Background/Aim: To describe real clinical outcomes when using systemic therapy to treat non-small cell lung cancer (NSCLC) patients who have anaplastic lymphoma kinase (ALK) fusion gene mutation. Patients and Methods: We performed a retrospective chart review from April 2008 to March 2019 sourced from 16 medical institutes that cover a population of three million people. Results: There were 129 ALK rearranged NSCLC patients. Among them, 103 patients including 40 recurrent disease cases received ALK-tyrosine kinase inhibitors (TKI) and chemotherapy. Our treatment results were comparable to previously reported clinical trials and clinical practice studies. First-line alectinib, treatment sequence of ALK-TKI followed by another ALK-TKI, and pemetrexed-containing chemotherapy contributed to the outcome of treatment. Conclusion: By arrangement of treatment such as treatment sequence of ALK-TKI and chemotherapy regimen, it might be possible to obtain a treatment outcome almost equivalent to those of clinical trials even in real clinical practice.

  • Clinical practice
  • alectinib
  • non-small cell lung cancer
  • anaplastic lymphoma kinase fusion gene mutation
  • chemotherapy

In non-small cell lung cancer (NSCLC), there may be significant benefits for patients when specific driver mutations and specific treatment drugs for the driver gene exist, and therefore a long-term survival of patients can be expected (1). Examination of driver mutations is routinely performed when a histological diagnosis is obtained. Anaplastic lymphoma kinase (ALK) fusion gene mutation is one of such driver genes, but its frequency is very rare. ALK fusion gene is found in around 5% of NSCLC (2), but it may be slightly lower in NSCLC patients treated in actual clinical practice.
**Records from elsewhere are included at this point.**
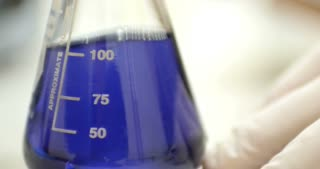 A scientist in a lab mixes an Erlenemeyer flask with some blue content in it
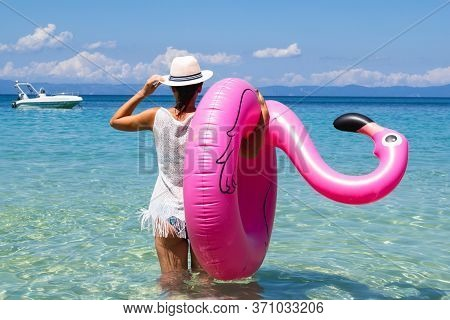 Stylish Pretty Woman On Summer Vacation On Tropical Beach Holding Inflatable Pink Flamingo Enjoying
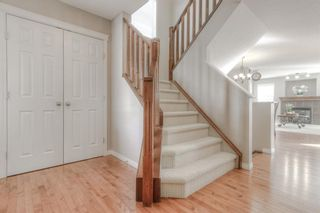 Photo 4: 105 Bridleridge View SW in Calgary: Bridlewood Detached for sale : MLS®# A1090034
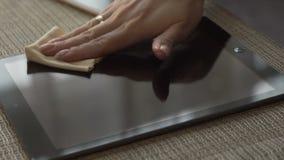 Kvinnahänder som torkar yttersida, avskärmar minnestavladatoren med torkdukeslut upp arkivfilmer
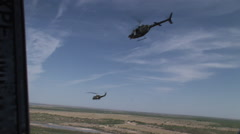 Kiowa and Huey gunship fly in formation Stock Footage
Since crizotinib treatment has become possible, several new-generation ALK-TKIs, such as alectinib, ceritinib, and brigatinib, are now available (1). Prolonged overall survival (OS) in clinical trials is remarkable. Two recent reports based on clinical practice from United States and France also showed prolongation of OS (3, 4). Despite prolongation of OS, almost all patients ultimately develop resistance to ALK-TKIs. Even if ALK-TKI is chosen for first-line treatment, it is not clear what sequence treatments will provide maximum effectiveness. There have been few reports about the significance of pemetrexed-containing chemotherapy in the treatment of patients with ALK rearranged NSCLC (3, 5). Because of the rarity of ALK rearranged NSCLC, it is important to collect and evaluate clinical data in addition to the results of clinical trials.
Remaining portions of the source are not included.